• **EXERCISE TASK**: Rewrite the patch description's passage between "Add support for" and "creating wide recipes.", inclusive, changing "mask" to "predicate".

• **EXTRACT PROVIDED**:
Add support for mask operands to most VPInstructions, using
getNumOperandsForOpcode.

This allows VPlan predication to predicate VPInstructions directly. The
mask will then be dropped or handled when creating wide recipes.

Currently marked as WIP as some cases still need converting,
specifically adjustRecipesForReductions still use getBlockInMask, after
wide recipes w/o masks have been created for operations in the reduction
chain.
---
 .../Transforms/Vectorize/LoopVectorize.cpp    | 104 ++++++++++--------
 .../Transforms/Vectorize/VPRecipeBuilder.h    |  16 +--
 llvm/lib/Transforms/Vectorize/VPlan.h         |  35 ++++++
 .../Transforms/Vectorize/VPlanAnalysis.cpp    |   4 +-
 .../Transforms/Vectorize/VPlanPredicator.cpp  |  27 +++--
 .../lib/Transforms/Vectorize/VPlanRecipes.cpp |  10 +-
 6 files changed, 130 insertions(+), 66 deletions(-)

• **Segmentation data**:
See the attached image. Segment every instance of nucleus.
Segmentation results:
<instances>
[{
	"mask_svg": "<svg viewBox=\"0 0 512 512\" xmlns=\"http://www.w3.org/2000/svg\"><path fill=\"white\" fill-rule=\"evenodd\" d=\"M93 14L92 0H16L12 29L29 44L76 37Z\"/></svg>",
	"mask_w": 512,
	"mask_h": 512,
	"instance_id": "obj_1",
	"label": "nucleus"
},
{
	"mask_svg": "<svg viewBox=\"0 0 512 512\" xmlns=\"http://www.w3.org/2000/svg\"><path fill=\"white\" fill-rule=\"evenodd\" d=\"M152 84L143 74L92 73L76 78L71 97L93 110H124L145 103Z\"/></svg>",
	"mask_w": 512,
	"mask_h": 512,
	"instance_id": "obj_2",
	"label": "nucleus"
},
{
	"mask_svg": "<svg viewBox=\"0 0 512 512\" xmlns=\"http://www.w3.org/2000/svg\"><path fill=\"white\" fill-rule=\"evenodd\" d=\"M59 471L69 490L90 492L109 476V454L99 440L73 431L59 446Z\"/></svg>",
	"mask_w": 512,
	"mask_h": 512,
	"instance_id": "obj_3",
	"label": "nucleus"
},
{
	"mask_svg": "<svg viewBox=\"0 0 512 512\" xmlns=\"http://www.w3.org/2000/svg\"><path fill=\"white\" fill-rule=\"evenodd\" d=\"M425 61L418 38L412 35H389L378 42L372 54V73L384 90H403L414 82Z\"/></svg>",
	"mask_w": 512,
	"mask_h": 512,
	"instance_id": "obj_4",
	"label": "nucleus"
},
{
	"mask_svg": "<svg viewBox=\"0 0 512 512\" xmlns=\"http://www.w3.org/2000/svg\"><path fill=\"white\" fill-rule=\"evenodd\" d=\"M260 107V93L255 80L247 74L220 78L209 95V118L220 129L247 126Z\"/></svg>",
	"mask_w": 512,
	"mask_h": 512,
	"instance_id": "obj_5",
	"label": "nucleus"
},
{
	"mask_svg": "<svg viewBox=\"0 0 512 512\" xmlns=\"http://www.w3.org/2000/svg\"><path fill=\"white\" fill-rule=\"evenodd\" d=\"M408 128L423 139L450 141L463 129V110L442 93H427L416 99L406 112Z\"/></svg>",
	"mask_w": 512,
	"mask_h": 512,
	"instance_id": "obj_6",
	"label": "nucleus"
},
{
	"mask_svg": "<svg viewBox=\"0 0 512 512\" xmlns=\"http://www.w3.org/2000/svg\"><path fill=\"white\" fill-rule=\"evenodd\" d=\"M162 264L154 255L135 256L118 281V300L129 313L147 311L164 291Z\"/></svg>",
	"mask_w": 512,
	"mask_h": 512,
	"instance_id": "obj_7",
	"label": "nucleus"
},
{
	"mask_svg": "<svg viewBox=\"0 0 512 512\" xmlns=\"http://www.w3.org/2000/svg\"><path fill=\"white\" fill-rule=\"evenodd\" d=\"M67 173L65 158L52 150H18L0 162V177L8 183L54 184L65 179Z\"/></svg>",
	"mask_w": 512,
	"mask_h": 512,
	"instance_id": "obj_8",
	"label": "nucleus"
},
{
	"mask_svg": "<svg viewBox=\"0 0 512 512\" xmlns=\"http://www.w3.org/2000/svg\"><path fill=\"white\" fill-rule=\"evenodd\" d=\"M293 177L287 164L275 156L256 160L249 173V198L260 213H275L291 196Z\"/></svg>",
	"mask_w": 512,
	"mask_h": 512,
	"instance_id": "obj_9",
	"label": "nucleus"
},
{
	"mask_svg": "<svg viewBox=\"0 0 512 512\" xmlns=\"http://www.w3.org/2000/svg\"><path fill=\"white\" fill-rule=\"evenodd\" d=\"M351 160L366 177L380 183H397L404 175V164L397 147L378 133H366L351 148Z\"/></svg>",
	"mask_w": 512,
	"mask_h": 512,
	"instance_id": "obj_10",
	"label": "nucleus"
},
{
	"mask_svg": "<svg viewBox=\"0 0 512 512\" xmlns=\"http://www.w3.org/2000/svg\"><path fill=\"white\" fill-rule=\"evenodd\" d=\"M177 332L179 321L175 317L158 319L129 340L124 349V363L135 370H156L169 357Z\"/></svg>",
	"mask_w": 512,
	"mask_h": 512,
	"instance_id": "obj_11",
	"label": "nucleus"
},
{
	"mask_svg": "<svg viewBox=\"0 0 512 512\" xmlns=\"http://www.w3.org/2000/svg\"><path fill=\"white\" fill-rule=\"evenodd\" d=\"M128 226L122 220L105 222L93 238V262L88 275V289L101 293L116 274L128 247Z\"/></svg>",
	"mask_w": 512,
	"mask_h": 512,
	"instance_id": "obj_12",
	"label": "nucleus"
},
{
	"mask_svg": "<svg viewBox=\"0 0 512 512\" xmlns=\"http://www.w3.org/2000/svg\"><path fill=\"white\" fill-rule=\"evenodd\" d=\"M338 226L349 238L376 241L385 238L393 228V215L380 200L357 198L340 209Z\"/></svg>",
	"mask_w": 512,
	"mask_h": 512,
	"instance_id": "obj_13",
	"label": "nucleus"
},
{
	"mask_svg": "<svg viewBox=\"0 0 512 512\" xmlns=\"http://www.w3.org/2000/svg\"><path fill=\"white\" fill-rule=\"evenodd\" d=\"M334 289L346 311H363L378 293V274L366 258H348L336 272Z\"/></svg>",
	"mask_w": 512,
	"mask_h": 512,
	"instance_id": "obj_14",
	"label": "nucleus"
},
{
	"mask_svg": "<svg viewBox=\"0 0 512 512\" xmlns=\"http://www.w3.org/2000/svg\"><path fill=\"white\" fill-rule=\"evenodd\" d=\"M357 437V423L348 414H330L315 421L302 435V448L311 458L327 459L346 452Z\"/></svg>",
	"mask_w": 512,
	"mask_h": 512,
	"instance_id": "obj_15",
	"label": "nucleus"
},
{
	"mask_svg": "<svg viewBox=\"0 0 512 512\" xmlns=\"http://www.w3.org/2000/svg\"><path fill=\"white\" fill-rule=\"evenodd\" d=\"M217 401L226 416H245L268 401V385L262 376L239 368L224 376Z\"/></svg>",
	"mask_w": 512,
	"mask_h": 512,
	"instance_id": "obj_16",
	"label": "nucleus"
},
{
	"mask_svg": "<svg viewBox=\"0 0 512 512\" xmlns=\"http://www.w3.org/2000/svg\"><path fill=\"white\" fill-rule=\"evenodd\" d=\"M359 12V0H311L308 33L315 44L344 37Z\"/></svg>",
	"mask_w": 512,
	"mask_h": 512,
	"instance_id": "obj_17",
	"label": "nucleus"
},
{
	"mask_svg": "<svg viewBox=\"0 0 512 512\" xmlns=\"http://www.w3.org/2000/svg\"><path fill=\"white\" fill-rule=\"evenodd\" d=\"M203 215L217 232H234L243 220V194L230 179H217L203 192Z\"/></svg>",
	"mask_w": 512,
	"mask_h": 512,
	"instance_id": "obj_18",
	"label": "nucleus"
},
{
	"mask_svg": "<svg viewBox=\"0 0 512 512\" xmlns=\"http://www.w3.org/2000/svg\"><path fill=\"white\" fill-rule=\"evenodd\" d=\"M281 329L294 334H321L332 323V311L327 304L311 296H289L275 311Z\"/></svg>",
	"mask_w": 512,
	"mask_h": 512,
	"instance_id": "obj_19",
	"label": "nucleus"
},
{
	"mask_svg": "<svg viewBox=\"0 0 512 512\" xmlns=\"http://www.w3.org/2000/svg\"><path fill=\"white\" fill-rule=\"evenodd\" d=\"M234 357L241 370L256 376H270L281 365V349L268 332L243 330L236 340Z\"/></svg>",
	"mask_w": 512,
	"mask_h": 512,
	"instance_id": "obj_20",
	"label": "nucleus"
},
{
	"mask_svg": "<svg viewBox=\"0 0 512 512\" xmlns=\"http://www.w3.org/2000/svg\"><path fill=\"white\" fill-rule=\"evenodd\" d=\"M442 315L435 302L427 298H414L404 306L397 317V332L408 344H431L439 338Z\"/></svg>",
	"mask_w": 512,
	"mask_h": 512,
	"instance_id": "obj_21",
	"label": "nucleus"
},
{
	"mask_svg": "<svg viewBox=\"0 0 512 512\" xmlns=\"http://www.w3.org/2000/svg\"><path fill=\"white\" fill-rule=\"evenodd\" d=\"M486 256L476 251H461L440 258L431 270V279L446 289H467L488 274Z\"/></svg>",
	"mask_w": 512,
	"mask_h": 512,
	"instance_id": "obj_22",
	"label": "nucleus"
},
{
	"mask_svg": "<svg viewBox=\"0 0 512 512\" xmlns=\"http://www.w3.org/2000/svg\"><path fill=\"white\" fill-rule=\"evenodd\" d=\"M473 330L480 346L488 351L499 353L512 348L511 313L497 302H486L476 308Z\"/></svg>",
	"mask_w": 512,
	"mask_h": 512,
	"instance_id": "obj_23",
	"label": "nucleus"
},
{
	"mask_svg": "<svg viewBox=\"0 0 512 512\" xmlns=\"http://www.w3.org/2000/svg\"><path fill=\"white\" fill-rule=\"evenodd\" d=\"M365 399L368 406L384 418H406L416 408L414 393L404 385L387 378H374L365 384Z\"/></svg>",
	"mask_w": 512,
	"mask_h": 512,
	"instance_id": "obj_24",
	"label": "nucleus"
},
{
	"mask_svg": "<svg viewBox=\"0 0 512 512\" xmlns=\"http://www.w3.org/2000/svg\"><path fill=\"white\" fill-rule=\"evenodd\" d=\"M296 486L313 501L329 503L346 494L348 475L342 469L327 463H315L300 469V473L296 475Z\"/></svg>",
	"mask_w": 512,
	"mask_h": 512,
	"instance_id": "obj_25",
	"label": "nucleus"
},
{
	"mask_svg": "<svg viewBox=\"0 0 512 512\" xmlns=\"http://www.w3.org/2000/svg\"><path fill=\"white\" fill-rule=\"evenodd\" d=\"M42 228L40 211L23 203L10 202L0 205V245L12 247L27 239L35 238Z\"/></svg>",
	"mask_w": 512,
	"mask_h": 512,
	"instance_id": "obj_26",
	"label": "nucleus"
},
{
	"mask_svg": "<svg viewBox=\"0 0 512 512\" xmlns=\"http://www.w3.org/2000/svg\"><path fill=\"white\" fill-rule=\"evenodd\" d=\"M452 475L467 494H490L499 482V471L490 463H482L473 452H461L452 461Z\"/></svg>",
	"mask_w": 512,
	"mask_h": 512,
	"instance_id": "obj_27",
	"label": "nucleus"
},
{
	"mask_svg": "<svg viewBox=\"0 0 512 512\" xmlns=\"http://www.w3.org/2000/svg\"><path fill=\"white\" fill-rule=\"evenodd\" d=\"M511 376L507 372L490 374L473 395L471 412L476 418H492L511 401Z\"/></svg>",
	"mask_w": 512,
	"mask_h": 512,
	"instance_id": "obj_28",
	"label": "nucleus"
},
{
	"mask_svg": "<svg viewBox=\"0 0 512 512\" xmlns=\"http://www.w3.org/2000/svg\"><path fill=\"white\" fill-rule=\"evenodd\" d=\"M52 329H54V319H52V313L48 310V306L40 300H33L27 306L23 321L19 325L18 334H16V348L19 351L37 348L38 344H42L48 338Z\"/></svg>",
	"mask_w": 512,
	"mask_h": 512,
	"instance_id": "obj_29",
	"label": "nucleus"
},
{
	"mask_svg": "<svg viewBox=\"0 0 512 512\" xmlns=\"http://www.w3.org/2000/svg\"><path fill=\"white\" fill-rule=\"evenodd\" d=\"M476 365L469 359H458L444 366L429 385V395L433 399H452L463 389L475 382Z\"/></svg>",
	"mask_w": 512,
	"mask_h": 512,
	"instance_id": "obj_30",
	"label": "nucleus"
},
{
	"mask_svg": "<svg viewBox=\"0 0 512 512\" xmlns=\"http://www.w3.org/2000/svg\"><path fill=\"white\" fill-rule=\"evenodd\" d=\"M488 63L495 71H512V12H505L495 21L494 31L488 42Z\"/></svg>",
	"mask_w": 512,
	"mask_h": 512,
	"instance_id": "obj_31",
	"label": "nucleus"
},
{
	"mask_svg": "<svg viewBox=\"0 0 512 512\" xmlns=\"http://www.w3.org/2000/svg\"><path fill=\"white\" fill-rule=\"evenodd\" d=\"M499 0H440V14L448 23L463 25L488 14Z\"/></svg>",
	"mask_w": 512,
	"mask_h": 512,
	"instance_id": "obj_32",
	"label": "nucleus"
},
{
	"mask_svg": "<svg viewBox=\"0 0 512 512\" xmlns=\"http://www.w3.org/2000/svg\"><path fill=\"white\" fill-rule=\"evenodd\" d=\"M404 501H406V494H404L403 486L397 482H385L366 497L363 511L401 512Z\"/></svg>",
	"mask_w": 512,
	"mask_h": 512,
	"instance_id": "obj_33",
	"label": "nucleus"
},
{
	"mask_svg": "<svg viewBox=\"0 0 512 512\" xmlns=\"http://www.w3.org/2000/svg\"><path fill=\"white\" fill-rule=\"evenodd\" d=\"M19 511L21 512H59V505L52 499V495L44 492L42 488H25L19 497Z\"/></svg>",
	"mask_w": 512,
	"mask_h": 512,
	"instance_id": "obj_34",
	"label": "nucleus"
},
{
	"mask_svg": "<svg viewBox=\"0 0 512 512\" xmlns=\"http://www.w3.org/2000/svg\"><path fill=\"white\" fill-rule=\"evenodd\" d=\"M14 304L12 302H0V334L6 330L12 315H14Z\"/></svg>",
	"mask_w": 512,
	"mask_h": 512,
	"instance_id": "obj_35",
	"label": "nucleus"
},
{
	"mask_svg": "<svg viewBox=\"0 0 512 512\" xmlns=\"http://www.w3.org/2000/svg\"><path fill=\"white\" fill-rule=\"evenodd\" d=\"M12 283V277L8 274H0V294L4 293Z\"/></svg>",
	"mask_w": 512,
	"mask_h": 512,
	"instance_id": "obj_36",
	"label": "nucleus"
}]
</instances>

• **WRITTEN RESPONSE**:
Add support for predicate operands to most VPInstructions, using
getNumOperandsForOpcode.

This allows VPlan predication to predicate VPInstructions directly. The
predicate will then be dropped or handled when creating wide recipes.